David Kordansky Gallery
ArtLos Angeles, CA
The most important gallery that LA actually built. Founded in Chinatown in 2003, moved to Culver City, and now occupies a 20,000-square-foot, three-building campus in Mid-City with a landscaped courtyard between the spaces — you can see three separate shows in a single visit. The roster reads like a syllabus of who matters right now: Jonas Wood, Lauren Halsey, Rashid Johnson, Mary Weatherford, Mark Grotjahn. Kordansky has always understood something the New York transplants sometimes miss — that LA's art scene has its own logic, its own light, its own sense of space, and the programming should reflect that rather than import a Chelsea sensibility. This is the gallery where you feel the city in the work.
Regen Projects
ArtLos Angeles, CA
Shaun Caley Regen has been one of the most respected dealers in LA since 1989, and the gallery's Hollywood space is where serious collectors and curators come to see what the city is actually producing. The roster is a who's who of artists who define the contemporary conversation: Catherine Opie, Walead Beshty, Liz Larner, Andrea Zittel, Wolfgang Tillmans, Glenn Ligon. Regen Projects doesn't shout. It doesn't need to. If Hauser & Wirth is the gallery you take out-of-towners to, Regen is the one that makes you feel like an insider.
Sprüth Magers
ArtLos Angeles, CA
The LA outpost of Monika Sprüth and Philomene Magers's Berlin/London gallery, housed in a beautiful Miracle Mile building steps from LACMA. The program leans cerebral and European — Barbara Kruger, Thomas Demand, Rosemarie Trockel, Andreas Gursky, Jenny Holzer — but never cold.
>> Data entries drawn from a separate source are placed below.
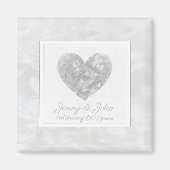 60. Diamant-Hochzeitstag, Brauch Magnet (Vorne)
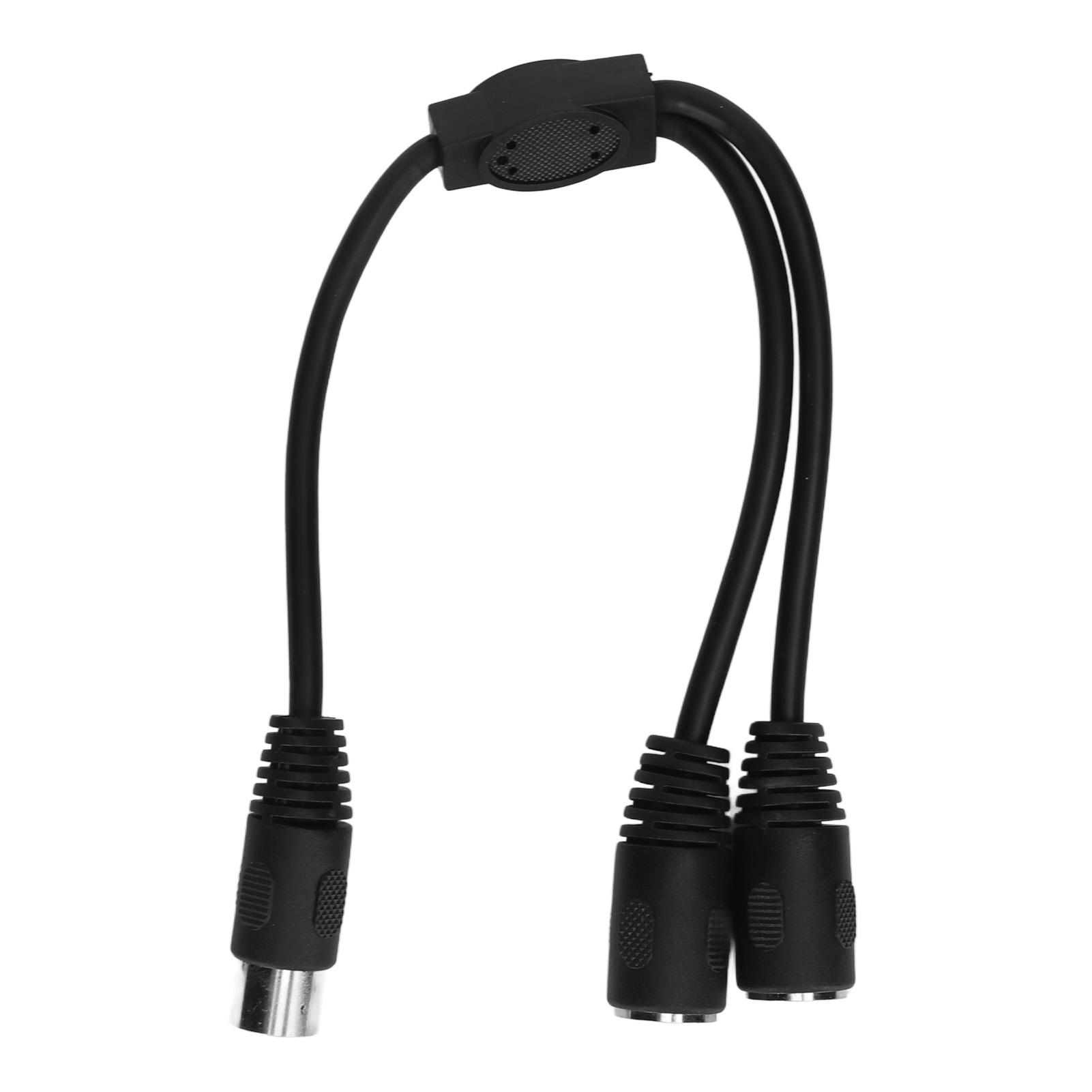 

DIN 8 Pin Male to 2 DIN 8 Pin Female Cable Double Shielding DIN 8 Pin Splitter Cable Signal Sound Connection Cord 1.0ft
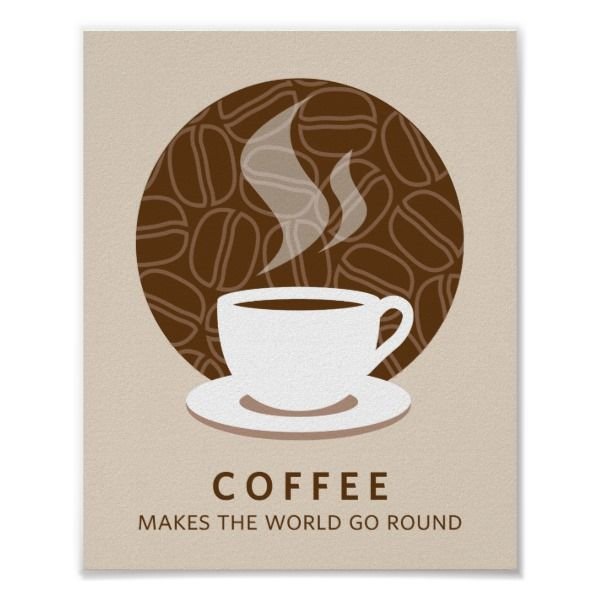 Постер с кофе для кофейни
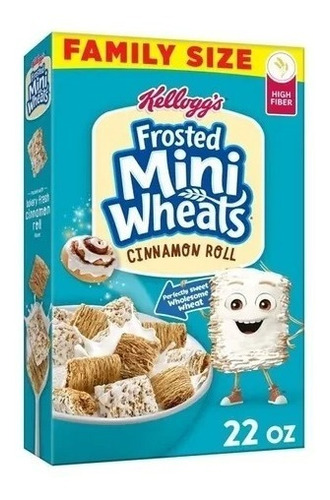 Frosted Mini Wheats Rollo De Canela Cereal Family Size 595g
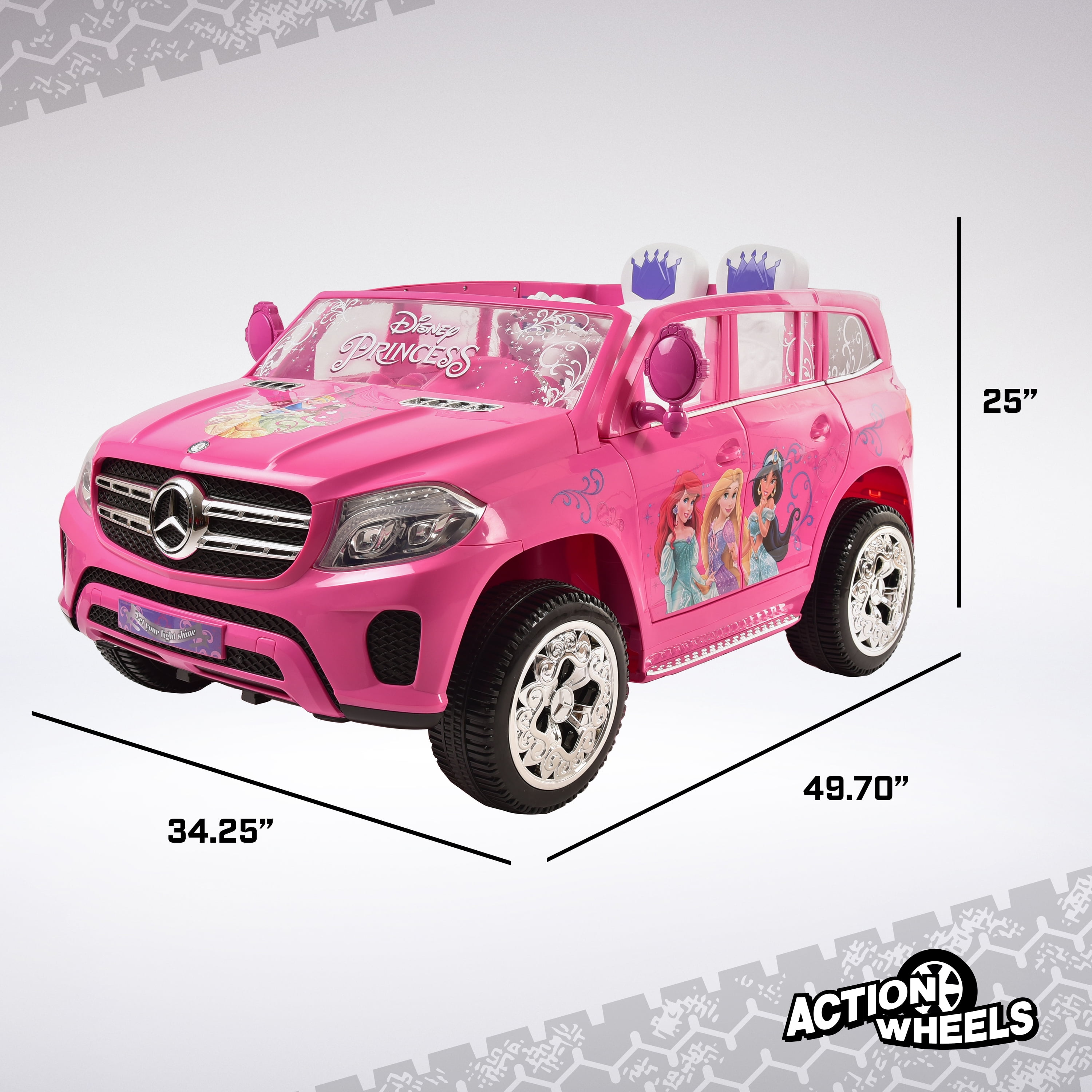 Pink Princess Mercedes Princess Power Wheels Car Disney Princess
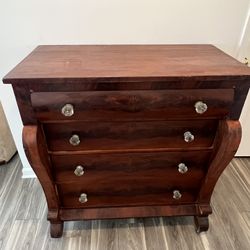 Antique Empire-Style Mahogany Chest of Drawe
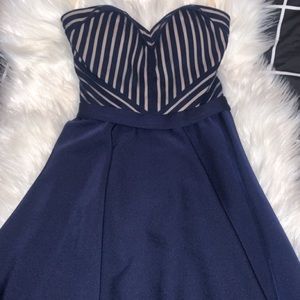 Strapless Mini Dress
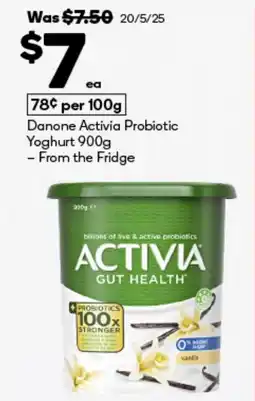 BIG W Danone activia probiotic yoghurt offer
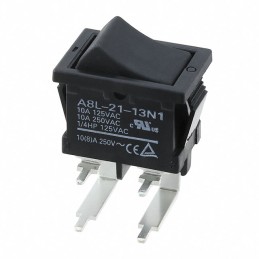 1 pcs : A8L-21-13N1 - SWITCH ROCKER DPST 10A 125V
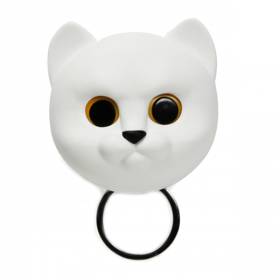Ключниця настінна Neko Cat Qualy Біла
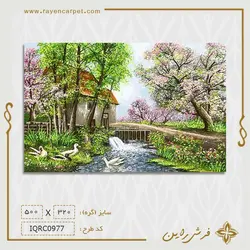 نخ و نقشه زیبایی بهار و اردک ها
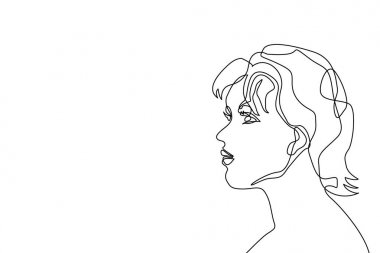 Doğrusal kadınlar yüz.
The physical space is gorgeous: high ceilings, polished concrete, and a sense of proportion that makes everything on the walls look exactly right. It's the most elegant gallery experience in LA, and the proximity to the Petersen, LACMA, and the La Brea Tar Pits makes it easy to fold into a Miracle Mile afternoon.
Hauser & Wirth
Art Gallery ComplexLos Angeles, CA
The single most important gallery space in Los Angeles, and it's not close. Hauser & Wirth's Arts District location occupies a converted 1898 flour mill with multiple gallery buildings, a courtyard, a chicken coop, an urban garden, the ARTBOOK store, and Manuela — a genuinely good restaurant. The scale of the exhibitions is museum-grade: you'll see Louise Bourgeois, Mark Bradford, Paul McCarthy, Rashid Johnson. The West Hollywood location, opened in 2023 in a restored 1930s Spanish Colonial Revival car showroom redesigned by Annabelle Selldorf, runs a separate program. Start at DTLA. Bring time.
David Zwirner
ArtLos Angeles, CA
Zwirner's first West Coast galleries opened in 2023, and the 2024 Selldorf Architects flagship cemented it: LA is now a three-front war between Gagosian, Hauser & Wirth, and Zwirner. The three-building campus on Western Avenue is clean, precise, and serious — Selldorf's architecture is the anti-Gehry, all restraint and natural light. The program runs deep: Richter, Tuymans, Neel, Ligon, Murakami. R. Crumb's 2025 show was one of the best exhibitions in LA that year, at any institution. This is the gallery that signaled the New York establishment was done treating LA as a secondary market.
Lisson Gallery
ArtLos Angeles, CA
London's Lisson Gallery opened in LA in 2020, and the Hollywood space has quietly become one of the best galleries in the city for sculpture, installation, and conceptually rigorous work. The roster includes Anish Kapoor, Marina Abramović, Ai Weiwei, Carmen Herrera, and Ceal Floyer. Lisson has always had a sharper, more international sensibility than its American competitors, and the LA space reflects that — it feels like stepping into a London or Berlin gallery that happens to be on Sycamore Avenue. Smaller than Hauser & Wirth or Gagosian, but the quality per square foot is as high as anywhere in the city.